■ Task to carry out:
Print the line containing "What is nearest" and each line after it through the end, please, with nothing added.

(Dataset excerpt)

"""

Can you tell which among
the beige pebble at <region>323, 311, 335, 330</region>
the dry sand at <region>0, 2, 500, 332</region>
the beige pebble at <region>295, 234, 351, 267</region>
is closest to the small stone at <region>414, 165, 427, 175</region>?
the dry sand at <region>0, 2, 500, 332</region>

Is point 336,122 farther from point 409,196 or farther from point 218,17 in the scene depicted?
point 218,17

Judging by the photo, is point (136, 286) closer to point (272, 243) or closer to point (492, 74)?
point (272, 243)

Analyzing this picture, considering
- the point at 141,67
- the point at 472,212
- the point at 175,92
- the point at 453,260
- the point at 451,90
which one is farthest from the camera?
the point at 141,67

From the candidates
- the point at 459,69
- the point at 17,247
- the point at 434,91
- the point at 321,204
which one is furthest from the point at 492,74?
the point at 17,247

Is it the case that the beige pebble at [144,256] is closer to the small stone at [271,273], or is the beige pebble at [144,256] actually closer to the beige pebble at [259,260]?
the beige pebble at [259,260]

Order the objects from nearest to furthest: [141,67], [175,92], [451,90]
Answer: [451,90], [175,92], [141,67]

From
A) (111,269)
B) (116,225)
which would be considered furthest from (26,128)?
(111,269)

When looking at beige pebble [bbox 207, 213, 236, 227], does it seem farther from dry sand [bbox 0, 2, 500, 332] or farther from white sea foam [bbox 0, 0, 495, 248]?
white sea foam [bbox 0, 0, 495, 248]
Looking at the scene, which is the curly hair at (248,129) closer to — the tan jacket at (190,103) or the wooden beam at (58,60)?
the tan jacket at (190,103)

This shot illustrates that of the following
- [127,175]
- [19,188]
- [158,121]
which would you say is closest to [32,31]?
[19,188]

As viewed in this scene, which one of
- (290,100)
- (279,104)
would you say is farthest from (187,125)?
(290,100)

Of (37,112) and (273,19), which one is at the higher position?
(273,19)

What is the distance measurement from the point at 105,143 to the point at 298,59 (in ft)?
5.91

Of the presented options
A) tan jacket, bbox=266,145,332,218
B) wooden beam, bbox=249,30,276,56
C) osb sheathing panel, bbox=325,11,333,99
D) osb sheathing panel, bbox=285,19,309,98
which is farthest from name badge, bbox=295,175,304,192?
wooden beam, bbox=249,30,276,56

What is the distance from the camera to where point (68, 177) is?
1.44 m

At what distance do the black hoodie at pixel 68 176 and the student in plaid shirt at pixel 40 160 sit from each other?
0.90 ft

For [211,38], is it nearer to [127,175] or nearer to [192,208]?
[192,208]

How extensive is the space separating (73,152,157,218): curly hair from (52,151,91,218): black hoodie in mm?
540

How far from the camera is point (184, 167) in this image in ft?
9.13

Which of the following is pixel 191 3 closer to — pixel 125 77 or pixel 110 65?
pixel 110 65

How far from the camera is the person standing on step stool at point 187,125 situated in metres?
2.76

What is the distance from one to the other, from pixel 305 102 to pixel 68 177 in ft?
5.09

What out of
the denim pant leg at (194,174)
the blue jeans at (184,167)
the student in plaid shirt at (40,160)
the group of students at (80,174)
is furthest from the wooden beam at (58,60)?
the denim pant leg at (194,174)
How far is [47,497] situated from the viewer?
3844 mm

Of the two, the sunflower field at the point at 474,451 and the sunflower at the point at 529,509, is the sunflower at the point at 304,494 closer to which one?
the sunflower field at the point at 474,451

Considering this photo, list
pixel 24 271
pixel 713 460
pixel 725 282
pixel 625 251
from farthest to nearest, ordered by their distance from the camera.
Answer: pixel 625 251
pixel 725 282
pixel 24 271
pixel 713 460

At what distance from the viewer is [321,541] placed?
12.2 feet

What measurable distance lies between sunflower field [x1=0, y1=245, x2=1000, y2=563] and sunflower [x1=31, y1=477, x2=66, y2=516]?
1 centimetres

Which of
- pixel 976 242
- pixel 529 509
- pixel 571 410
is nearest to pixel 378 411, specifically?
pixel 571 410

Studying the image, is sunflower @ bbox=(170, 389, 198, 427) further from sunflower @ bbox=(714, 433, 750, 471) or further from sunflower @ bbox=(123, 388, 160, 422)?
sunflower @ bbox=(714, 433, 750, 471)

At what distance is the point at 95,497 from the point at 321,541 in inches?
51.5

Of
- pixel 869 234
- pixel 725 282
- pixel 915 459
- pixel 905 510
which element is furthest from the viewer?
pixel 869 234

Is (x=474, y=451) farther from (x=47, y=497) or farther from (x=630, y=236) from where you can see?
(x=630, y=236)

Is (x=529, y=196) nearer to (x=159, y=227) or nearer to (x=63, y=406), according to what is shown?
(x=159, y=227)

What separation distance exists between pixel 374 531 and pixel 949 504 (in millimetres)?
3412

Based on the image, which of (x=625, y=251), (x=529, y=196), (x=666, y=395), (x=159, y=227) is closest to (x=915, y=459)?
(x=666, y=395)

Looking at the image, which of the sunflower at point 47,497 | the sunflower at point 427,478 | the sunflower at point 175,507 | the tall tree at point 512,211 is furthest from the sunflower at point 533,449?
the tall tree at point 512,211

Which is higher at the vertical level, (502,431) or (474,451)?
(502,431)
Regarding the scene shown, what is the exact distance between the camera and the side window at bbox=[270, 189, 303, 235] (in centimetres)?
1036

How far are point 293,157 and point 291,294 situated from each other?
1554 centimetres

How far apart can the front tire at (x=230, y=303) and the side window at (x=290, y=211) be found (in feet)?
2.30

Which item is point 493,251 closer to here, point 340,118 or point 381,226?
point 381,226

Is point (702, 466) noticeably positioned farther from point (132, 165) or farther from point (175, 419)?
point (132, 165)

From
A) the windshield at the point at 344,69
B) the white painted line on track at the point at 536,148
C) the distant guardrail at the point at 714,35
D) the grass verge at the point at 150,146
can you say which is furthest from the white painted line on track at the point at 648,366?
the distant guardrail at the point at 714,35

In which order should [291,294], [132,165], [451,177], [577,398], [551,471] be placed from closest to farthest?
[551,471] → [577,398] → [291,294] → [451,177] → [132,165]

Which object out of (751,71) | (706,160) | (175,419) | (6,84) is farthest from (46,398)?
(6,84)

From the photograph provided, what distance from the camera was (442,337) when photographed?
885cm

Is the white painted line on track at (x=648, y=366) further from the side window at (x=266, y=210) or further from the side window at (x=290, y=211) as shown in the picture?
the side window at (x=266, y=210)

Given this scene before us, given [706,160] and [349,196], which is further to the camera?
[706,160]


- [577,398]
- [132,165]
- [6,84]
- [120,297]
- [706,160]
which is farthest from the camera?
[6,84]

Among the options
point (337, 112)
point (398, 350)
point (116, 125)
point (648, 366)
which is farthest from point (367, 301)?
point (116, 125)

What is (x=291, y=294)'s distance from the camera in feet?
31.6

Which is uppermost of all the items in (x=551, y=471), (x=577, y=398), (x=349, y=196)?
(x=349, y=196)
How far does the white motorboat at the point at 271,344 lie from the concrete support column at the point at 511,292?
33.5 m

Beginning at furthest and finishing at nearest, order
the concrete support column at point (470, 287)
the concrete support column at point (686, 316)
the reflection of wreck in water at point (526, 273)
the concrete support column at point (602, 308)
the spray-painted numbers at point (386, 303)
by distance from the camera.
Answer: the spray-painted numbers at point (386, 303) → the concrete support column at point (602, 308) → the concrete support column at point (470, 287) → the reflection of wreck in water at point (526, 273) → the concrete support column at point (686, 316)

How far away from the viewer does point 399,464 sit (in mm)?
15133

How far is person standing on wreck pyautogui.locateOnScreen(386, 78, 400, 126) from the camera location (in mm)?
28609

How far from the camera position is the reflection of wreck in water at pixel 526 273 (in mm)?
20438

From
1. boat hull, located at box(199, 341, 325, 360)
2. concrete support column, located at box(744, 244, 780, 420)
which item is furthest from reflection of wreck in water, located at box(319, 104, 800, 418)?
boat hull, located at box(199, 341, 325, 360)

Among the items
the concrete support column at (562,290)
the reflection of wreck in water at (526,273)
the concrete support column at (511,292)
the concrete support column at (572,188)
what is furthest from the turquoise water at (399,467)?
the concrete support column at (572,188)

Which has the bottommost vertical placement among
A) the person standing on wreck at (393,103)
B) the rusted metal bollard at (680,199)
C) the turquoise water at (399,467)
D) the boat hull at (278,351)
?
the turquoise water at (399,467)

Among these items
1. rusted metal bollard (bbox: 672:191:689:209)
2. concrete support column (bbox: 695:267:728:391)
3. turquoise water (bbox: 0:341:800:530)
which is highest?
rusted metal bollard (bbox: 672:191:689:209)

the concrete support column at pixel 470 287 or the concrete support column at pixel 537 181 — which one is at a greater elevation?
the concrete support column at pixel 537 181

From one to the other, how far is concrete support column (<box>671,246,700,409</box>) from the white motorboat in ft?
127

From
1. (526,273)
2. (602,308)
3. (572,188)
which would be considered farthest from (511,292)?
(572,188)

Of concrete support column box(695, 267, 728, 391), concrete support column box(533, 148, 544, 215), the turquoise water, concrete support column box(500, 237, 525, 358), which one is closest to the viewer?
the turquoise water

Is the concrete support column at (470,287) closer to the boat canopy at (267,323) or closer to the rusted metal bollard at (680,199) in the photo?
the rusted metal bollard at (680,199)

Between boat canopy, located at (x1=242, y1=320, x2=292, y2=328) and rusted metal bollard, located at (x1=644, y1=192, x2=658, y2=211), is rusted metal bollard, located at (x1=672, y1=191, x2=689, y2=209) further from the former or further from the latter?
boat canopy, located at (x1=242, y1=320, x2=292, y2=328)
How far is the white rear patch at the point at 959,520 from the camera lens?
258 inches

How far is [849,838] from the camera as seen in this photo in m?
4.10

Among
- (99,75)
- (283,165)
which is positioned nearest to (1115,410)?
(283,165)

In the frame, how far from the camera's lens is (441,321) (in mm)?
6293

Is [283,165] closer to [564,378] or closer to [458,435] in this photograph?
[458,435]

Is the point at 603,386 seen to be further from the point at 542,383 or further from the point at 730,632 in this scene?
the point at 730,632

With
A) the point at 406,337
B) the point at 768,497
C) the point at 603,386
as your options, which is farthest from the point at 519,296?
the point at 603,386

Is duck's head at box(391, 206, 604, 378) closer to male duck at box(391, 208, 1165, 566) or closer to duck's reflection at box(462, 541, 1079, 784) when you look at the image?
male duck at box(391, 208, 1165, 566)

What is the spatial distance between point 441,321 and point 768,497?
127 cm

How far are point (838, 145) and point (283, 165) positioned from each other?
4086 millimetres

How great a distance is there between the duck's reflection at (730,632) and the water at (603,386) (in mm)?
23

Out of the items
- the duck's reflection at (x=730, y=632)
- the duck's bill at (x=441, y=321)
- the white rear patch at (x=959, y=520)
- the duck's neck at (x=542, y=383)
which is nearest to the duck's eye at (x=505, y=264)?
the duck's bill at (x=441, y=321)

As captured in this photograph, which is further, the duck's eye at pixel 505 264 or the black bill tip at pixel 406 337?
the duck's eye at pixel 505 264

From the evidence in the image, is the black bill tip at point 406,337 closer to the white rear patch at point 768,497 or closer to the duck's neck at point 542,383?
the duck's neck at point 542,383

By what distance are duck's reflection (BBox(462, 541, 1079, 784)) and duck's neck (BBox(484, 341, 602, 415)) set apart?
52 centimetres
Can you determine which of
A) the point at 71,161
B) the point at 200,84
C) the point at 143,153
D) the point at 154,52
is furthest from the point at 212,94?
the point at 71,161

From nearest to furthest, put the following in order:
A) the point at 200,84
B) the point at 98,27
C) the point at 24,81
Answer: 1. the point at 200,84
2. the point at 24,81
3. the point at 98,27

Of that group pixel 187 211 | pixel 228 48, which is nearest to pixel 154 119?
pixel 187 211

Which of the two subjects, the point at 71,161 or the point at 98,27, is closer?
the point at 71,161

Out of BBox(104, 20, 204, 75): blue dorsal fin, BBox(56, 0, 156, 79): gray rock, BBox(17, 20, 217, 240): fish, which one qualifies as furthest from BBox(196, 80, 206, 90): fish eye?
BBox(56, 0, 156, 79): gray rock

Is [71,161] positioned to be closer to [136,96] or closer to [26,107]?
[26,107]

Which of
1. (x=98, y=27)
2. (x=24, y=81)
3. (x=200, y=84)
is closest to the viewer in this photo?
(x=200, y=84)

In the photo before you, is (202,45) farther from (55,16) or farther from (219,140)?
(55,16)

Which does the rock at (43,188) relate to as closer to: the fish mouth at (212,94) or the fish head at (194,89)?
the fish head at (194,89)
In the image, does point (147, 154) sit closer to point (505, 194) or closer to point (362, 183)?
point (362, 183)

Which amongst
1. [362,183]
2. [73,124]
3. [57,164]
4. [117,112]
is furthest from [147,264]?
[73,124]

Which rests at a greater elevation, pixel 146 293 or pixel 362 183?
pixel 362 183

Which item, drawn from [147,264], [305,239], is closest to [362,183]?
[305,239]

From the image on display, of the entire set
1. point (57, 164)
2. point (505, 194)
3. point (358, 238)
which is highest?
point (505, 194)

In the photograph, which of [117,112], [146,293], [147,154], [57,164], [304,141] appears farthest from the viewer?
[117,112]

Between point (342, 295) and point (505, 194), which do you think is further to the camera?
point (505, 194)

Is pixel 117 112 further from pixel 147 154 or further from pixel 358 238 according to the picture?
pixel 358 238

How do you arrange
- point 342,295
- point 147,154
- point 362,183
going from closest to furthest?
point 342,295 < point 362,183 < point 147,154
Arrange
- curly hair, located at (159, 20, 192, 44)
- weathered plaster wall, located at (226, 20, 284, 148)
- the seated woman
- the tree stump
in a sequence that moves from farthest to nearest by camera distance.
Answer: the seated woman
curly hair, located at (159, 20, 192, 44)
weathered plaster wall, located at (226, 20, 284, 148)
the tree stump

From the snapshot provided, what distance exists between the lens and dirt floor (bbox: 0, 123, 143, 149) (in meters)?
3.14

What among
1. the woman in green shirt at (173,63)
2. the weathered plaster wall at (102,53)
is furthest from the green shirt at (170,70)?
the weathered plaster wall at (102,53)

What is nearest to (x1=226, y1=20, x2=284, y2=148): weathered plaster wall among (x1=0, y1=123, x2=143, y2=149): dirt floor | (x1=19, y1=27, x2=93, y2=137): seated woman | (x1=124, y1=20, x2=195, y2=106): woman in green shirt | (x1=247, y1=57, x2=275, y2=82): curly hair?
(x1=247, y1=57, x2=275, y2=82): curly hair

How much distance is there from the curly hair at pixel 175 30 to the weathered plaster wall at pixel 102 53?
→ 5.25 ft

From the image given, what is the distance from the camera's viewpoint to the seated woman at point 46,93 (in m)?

"""

■ Result for this exercise:
What is nearest to (x1=226, y1=20, x2=284, y2=148): weathered plaster wall among (x1=0, y1=123, x2=143, y2=149): dirt floor | (x1=19, y1=27, x2=93, y2=137): seated woman | (x1=124, y1=20, x2=195, y2=106): woman in green shirt | (x1=247, y1=57, x2=275, y2=82): curly hair?
(x1=247, y1=57, x2=275, y2=82): curly hair

How much distance is there from the curly hair at pixel 175 30 to the weathered plaster wall at pixel 102 53?
→ 5.25 ft

From the image given, what is the distance from the camera's viewpoint to the seated woman at point 46,93 (in m)?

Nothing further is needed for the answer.